EOS R6 V · Essential Card
SensorFull frame CMOS · 32.5 MP
Video7K RAW · 7K Open Gate
StabilizationIBIS · 7.5 stop
CoolingIntegrated fan
Viewfinder— absent —
Mechanical shutter— absent —
Weight598 g
Price (USD)Approximately 2.499

It's not an isolated incident. Nikon paved the way a few months ago with the ZR — same philosophy, big, bright screen, period, no viewfinder. Sony, which unceremoniously captured the creator video market with the FX3, has been sitting on the throne of this revolution for four years. Today's announcement is the official declaration: the Tokyo-based company that was still resisting — Canon, which until yesterday promised glass viewfinders and faith in the eyes — abdicates.

For the first time in one hundred and fifty years, a serious camera can be built without asking the eye where to look.

The dark room he carried around

When I was a few years younger and my eye was always glued to the viewfinder—plastic, then pentaprism, then electronic—I thought it was a matter of precision.

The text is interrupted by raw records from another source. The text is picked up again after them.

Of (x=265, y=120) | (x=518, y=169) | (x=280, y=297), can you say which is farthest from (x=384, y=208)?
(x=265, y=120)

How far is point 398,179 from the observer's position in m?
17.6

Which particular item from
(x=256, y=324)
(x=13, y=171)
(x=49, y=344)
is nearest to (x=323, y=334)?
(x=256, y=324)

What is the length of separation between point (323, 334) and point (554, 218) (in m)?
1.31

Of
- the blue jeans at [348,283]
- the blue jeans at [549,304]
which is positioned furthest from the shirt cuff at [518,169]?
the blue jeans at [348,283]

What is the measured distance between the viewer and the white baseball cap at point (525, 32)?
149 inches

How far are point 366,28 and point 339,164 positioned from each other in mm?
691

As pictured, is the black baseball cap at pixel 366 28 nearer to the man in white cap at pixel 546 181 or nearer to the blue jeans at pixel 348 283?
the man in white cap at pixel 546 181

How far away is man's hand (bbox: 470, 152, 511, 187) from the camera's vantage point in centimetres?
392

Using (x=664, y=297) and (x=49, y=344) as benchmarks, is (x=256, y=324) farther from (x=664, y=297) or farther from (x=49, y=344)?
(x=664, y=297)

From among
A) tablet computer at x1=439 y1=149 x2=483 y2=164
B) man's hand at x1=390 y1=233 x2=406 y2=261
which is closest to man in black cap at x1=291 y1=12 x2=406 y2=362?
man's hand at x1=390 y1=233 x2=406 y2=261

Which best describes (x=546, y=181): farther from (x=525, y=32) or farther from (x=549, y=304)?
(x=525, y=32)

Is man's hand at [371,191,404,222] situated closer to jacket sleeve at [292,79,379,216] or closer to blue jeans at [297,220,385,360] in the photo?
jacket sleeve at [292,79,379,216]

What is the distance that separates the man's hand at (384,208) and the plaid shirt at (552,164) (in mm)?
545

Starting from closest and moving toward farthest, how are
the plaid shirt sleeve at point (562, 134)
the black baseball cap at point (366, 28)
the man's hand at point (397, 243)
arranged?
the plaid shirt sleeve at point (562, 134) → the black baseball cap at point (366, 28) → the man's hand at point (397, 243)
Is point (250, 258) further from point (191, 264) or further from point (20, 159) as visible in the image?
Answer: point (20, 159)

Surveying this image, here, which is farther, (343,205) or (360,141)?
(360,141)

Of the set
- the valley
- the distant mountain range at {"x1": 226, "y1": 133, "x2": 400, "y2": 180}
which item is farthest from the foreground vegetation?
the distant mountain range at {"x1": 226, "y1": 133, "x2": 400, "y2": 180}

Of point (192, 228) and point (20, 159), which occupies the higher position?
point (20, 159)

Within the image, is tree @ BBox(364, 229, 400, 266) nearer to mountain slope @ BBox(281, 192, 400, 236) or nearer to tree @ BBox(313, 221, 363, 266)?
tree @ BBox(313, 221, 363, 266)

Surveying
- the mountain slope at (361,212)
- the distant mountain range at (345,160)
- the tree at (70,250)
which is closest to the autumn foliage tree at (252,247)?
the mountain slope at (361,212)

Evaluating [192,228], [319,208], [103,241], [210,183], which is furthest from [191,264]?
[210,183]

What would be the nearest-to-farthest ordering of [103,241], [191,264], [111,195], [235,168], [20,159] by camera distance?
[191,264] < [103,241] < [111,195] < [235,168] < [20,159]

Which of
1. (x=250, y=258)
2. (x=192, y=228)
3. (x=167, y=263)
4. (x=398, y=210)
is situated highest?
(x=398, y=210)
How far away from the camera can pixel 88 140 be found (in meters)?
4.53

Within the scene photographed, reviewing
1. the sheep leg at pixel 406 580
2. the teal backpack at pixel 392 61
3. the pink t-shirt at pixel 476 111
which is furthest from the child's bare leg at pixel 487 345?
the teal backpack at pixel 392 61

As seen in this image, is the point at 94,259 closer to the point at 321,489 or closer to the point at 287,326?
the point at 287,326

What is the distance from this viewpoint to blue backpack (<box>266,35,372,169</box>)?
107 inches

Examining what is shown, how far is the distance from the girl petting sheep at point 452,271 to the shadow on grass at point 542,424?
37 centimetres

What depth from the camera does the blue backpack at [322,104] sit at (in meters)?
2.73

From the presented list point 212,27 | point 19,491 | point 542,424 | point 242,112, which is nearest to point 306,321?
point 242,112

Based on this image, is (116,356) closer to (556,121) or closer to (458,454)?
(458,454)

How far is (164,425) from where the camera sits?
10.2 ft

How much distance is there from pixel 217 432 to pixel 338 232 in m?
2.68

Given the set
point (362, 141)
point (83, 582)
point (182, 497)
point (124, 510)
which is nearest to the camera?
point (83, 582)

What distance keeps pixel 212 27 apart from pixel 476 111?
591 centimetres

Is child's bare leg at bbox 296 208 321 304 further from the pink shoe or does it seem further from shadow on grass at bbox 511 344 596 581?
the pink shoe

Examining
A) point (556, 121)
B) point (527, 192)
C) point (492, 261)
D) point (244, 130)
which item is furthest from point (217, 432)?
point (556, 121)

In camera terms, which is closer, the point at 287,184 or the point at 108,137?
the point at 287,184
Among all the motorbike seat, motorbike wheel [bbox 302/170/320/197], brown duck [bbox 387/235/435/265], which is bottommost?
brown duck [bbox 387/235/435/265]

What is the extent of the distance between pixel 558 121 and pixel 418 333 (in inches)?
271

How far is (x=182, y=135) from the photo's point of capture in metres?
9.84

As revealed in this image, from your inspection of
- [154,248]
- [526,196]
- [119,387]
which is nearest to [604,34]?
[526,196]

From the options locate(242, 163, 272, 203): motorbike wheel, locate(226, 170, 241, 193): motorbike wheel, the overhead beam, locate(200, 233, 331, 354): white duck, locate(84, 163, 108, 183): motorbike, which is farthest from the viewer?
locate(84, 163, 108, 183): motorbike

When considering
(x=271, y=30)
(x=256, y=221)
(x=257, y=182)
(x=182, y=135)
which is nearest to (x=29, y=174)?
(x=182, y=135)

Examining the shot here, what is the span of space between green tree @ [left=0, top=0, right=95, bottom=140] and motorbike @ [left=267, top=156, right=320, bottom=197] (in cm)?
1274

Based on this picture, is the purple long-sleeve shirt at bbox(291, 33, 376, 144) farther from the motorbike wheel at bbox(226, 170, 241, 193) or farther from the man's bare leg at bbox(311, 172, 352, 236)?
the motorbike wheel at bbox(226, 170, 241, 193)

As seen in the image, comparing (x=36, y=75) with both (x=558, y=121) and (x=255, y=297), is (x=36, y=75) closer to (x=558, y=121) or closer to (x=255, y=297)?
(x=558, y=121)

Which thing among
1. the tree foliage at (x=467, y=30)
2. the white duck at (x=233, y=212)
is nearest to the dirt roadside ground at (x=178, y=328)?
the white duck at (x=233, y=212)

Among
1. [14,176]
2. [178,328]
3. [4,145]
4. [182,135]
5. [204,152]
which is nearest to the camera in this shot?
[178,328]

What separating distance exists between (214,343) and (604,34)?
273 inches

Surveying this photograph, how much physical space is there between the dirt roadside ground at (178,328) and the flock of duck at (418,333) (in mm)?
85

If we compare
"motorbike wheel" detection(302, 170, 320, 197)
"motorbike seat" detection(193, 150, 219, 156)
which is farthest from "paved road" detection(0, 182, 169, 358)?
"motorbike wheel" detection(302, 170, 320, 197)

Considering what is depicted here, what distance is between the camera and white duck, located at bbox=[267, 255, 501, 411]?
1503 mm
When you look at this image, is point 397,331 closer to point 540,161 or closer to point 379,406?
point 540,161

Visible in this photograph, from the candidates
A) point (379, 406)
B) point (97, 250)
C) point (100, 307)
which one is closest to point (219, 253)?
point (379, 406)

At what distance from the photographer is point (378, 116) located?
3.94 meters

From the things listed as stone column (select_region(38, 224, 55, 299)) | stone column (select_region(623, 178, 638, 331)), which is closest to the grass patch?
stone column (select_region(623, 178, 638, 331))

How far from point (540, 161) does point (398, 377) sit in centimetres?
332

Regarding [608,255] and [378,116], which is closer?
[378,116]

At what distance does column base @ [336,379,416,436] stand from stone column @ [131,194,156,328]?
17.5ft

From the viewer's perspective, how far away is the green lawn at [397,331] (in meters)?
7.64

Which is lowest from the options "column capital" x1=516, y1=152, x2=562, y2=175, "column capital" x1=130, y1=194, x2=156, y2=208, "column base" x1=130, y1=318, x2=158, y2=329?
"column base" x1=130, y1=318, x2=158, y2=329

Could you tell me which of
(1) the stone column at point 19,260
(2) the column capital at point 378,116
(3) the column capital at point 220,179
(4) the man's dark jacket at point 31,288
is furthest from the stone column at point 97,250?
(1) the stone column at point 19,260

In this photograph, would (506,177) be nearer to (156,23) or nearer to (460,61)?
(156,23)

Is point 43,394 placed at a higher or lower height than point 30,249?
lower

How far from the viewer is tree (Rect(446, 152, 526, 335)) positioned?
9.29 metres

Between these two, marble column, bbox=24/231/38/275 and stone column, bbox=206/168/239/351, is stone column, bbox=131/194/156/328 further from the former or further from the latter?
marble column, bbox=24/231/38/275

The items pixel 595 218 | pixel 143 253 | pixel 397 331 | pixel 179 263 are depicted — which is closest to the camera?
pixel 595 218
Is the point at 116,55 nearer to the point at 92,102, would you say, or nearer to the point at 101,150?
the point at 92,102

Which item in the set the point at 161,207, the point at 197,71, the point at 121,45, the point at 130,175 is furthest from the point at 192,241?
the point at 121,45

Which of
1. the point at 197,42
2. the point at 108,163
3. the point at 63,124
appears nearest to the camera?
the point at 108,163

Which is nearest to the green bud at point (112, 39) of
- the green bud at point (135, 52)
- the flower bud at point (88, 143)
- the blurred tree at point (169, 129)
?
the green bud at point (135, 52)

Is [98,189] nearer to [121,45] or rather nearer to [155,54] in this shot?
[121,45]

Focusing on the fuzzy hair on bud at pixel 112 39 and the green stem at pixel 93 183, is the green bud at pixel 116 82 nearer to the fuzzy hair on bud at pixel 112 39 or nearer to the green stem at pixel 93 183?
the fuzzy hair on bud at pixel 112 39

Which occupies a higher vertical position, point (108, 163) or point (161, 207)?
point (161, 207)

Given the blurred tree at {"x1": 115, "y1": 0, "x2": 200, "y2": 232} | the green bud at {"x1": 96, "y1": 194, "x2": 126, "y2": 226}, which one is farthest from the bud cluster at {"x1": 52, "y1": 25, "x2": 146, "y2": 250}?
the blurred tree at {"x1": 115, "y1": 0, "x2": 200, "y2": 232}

You see better this way, up close, isolating the frame from the rest of the world. But then I realized the viewfinder wasn't an optical instrument. It was a room.

It was a small box of darkness into which the photographer would retreat each time, for a few seconds, to decide what existed. Everything else—the traffic noise, the people passing by, the friend waiting for you—remained outside. You took the picture by yourself, inside a black bubble as long as an inhale. The viewfinder wasn't so much for framing: it was for extracting the photographer from the world for the time needed to select a portion of it.

The screen, even the brightest, even the sharpest, doesn't do that. The screen is exposed, social, shared: everyone can see what you see, because you see it at arm's length from your body and not a millimeter from your eye. We shoot in public, now. We shoot with outstretched arms. We shoot — let's face it — like we take selfies.